Reslizumab is a humanised monoclonal antibody (IgG4, κ) against the human interleukin-5 (IL-5). Reslizumab binds specifically to IL-5 and interferes with IL-5 binding to its cell-surface receptor. IL-5 is a key cytokine responsible for the differentiation, maturation, recruitment and activation of human eosinophils. Reslizumab binds human IL-5 with picomolar affinity blocking its biological function; consequently survival and activity of eosinophils are reduced.
The effect of reslizumab in patients with asthma and elevated sputum eosinophil counts (at least 3%) was evaluated in a 15-week, phase 2, randomised, double-blind, placebo-controlled clinical study with reslizumab 3 mg/kg. Sputum eosinophils were measured in a subset of 38 adult patients at the end of therapy. In this study, the percentage of sputum eosinophils was reduced from a mean baseline value of 17.4% (standard deviation: 15.9%) by 82% at end of therapy in the reslizumab group.
In clinical Studies I and II with reslizumab 3 mg/kg, decreases in blood eosinophil counts were seen following the first dose and maintained through 52 weeks of treatment with no signs of tachyphylaxis. In pooled data, mean eosinophil counts were 655 µL-1 (n=476) and 654 µL-1 (n=477) for the placebo and reslizumab treatment groups at baseline and were 514 µL-1 (n=405) and 61 µL-1 (n=407) at week 52. Eosinophils began to return towards baseline in those reslizumab patients completing a 90-day follow-up assessment (394 µL-1, n=36).
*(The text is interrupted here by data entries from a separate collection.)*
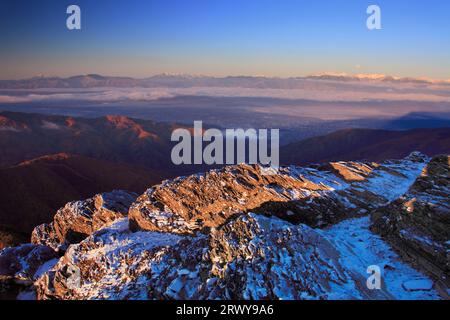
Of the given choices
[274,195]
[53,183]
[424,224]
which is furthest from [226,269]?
[53,183]

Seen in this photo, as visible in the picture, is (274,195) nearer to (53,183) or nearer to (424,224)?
(424,224)

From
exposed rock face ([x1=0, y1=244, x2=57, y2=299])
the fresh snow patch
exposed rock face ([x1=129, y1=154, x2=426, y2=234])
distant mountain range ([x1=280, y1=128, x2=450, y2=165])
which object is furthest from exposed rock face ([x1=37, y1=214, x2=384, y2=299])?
distant mountain range ([x1=280, y1=128, x2=450, y2=165])

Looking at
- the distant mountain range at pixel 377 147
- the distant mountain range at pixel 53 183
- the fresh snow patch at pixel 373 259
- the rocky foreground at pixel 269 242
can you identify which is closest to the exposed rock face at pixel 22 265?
the rocky foreground at pixel 269 242

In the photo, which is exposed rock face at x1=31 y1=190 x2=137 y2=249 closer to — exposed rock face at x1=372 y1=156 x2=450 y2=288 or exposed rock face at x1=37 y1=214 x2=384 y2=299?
exposed rock face at x1=37 y1=214 x2=384 y2=299

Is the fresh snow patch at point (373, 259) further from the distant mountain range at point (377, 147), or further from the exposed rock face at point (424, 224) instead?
the distant mountain range at point (377, 147)

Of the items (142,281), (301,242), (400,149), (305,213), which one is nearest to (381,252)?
(301,242)

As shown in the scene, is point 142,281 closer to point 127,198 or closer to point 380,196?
point 380,196
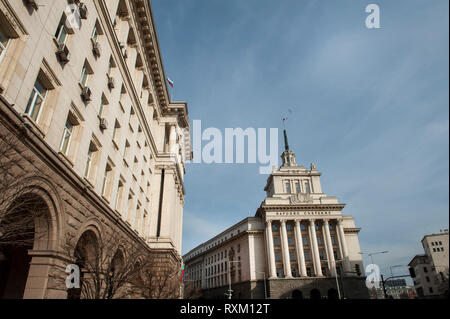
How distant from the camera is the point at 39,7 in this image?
35.8 feet

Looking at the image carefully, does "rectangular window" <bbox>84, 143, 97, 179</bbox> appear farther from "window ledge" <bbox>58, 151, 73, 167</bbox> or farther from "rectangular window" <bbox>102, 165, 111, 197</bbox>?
"window ledge" <bbox>58, 151, 73, 167</bbox>

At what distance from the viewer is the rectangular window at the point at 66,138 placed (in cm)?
1358

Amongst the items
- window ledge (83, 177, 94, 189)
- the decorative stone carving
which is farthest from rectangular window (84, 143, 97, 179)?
the decorative stone carving

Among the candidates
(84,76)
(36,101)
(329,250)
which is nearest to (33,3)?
(36,101)

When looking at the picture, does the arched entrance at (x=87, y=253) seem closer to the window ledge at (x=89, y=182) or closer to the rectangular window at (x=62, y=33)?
the window ledge at (x=89, y=182)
Decreases in blood eosinophils were related to reslizumab levels.
The reduction in blood eosinophil counts by reslizumab in anti-reslizumab antibody-positive patients was not different from patients who were anti-reslizumab antibody-negative.
Peak serum concentrations of approximately 80 µg/mL are typically observed at the end of the infusion. Serum reslizumab concentrations generally decline from peak in a biphasic manner. Following multiple doses, serum concentrations of reslizumab accumulate approximately 1.5- to 1.9-fold. No apparent deviation from dose-proportional reslizumab pharmacokinetics was noted over the dose range of 0.3 mg/kg to 3.0 mg/kg. Inter-individual variability in peak and overall exposure is approximately 20-30%.
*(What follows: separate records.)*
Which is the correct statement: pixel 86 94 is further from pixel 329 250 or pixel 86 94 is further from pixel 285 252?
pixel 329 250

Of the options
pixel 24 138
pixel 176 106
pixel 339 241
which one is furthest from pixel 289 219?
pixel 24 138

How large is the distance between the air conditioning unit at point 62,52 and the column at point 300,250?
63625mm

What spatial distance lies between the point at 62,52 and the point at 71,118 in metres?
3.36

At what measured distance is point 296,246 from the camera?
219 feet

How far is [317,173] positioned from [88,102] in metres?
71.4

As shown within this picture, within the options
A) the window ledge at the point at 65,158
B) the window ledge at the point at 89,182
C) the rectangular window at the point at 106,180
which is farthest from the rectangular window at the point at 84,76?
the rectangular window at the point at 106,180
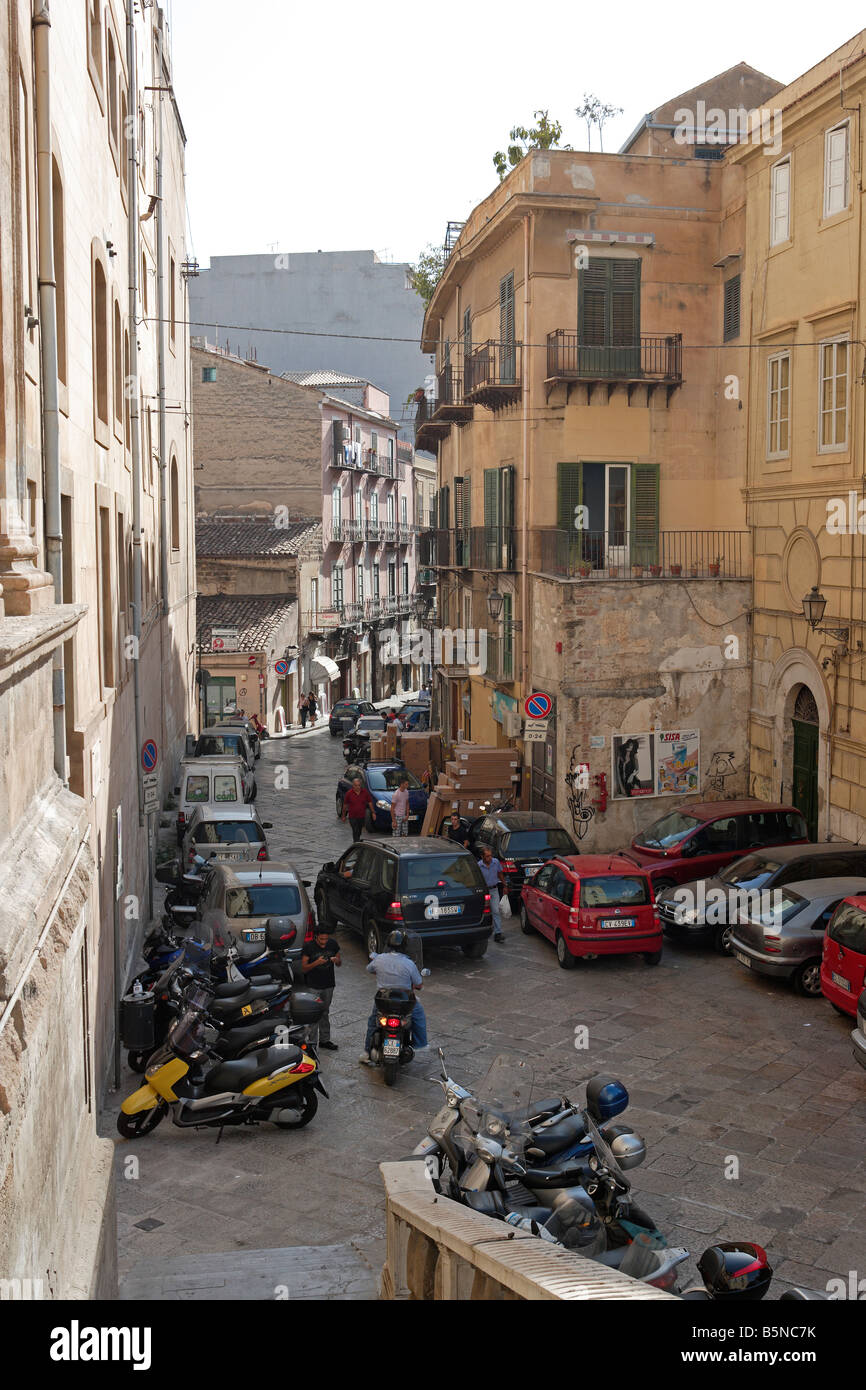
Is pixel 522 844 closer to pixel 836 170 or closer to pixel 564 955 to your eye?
pixel 564 955

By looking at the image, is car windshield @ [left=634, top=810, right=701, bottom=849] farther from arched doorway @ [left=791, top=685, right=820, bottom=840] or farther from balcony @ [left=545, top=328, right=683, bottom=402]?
balcony @ [left=545, top=328, right=683, bottom=402]

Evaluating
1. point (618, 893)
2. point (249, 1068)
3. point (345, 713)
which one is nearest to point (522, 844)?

Based on population pharmacokinetic analysis, systemic exposure to reslizumab appears to be unaffected by circulating anti-reslizumab antibodies.
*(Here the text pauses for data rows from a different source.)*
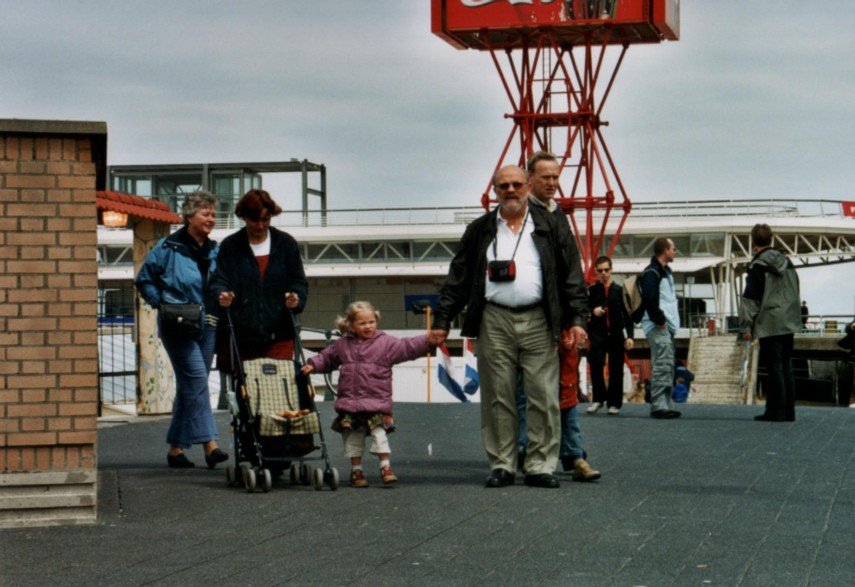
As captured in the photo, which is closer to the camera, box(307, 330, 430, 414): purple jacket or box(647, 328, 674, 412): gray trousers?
box(307, 330, 430, 414): purple jacket

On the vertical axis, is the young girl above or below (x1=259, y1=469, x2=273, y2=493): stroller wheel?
above

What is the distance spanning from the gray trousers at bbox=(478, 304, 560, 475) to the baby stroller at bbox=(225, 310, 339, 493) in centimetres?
103

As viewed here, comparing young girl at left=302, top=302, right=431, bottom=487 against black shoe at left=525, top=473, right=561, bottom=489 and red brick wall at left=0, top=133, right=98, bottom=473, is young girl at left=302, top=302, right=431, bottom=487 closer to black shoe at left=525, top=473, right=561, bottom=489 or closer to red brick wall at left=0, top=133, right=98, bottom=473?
black shoe at left=525, top=473, right=561, bottom=489

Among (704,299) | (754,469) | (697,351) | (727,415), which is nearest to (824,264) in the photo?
(704,299)

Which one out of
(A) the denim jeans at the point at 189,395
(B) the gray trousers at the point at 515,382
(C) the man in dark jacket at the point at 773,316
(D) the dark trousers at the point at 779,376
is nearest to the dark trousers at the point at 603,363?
(C) the man in dark jacket at the point at 773,316

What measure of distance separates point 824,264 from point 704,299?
683 centimetres

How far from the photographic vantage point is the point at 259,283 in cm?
966

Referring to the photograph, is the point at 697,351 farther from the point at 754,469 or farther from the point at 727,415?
the point at 754,469

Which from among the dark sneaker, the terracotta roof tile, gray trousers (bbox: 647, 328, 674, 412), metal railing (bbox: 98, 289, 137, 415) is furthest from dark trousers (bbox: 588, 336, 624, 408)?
metal railing (bbox: 98, 289, 137, 415)

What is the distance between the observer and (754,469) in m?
10.2

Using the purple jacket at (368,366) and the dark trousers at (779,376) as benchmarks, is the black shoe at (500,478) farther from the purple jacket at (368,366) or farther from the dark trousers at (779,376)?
the dark trousers at (779,376)

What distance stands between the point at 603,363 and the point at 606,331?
425mm

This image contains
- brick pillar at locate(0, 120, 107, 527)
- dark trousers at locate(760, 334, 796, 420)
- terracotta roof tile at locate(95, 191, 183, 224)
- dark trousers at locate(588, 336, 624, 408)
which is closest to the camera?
brick pillar at locate(0, 120, 107, 527)

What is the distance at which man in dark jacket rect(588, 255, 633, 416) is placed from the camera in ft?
56.0
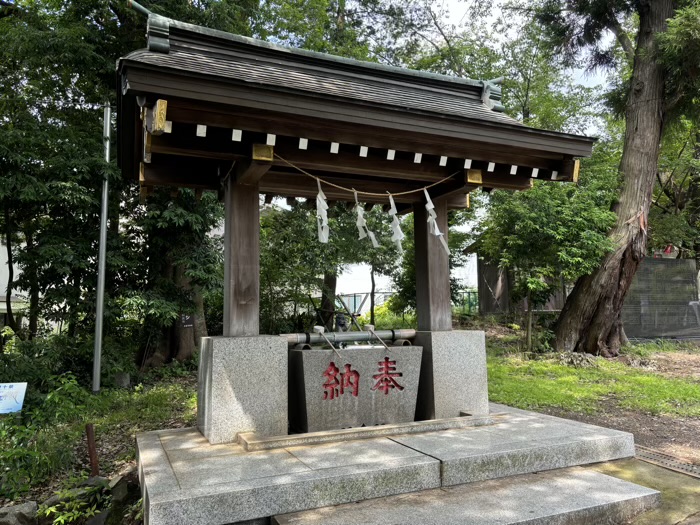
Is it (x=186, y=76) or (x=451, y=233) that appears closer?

Reslizumab has a volume of distribution of approximately 5 L, suggesting minimal distribution to the extravascular tissues.
In common with other monoclonal antibodies, reslizumab is believed to be degraded by enzymatic proteolysis into small peptides and amino acids. As reslizumab binds to a soluble target, linear non-target-mediated clearance is expected.
Reslizumab clearance is approximately 7 mL/hour. Reslizumab has a half-life of about 24 days.
The pharmacokinetics of reslizumab was similar in adults (18-65 years of age; n=759) and elderly patients (greater than 65 years of age; n=30).
The range of systemic exposures in patients from 12 to less than 18 years of age (n=15) overlapped that in the other groups although the median value was slightly lower than in adult patients (18-65 years of age; n=759) and elderly patients (greater than 65 years of age; n=30).
The pharmacokinetics of reslizumab was not significantly different between males and females.
Reslizumab has not been studied in patients with hepatic impairment. No direct effect of hepatic function on the pharmacokinetics of reslizumab is expected because antibodies are principally cleared by catabolism. In a population pharmacokinetic analysis, patients were classified by baseline liver function levels. Most patients had normal liver function tests (n=766, approximately 95%) or mildly increased liver function tests (either, in the first case, total bilirubin above the upper limit of normal [ULN] but less than or equal to 1.5 times the ULN or, in the second case, aspartate aminotransferase greater than the ULN and total bilirubin less than or equal to the ULN; n=35, approximately 4%). No significant difference in the pharmacokinetics of reslizumab was observed across these groups.
Reslizumab is an antibody with a molecular mass of 147 kDaltons and is therefore not expected to be excreted in urine. Most patients in the population pharmacokinetic analysis had normal renal function (estimated glomerular filtration rate [eGFR]) greater than or equal to 90 mL/min/1.73 m²; n=294, approximately 37%), mild renal impairment (eGFR 60-89 mL/min/1.73 m²; n=446, approximately 56%), or moderate renal impairment (eGFR 30-59 mL/min/1.73 m²; n=63, approximately 8%). No noteworthy differences in the pharmacokinetics of reslizumab were observed across these renal function groups. Reslizumab has not been studied in patients with severe renal impairment or end stage renal disease.
Non-clinical data reveal no special hazard for humans based on conventional studies of safety pharmacology, repeated dose toxicity, genotoxicity, carcinogenic potential and toxicity to reproduction and development.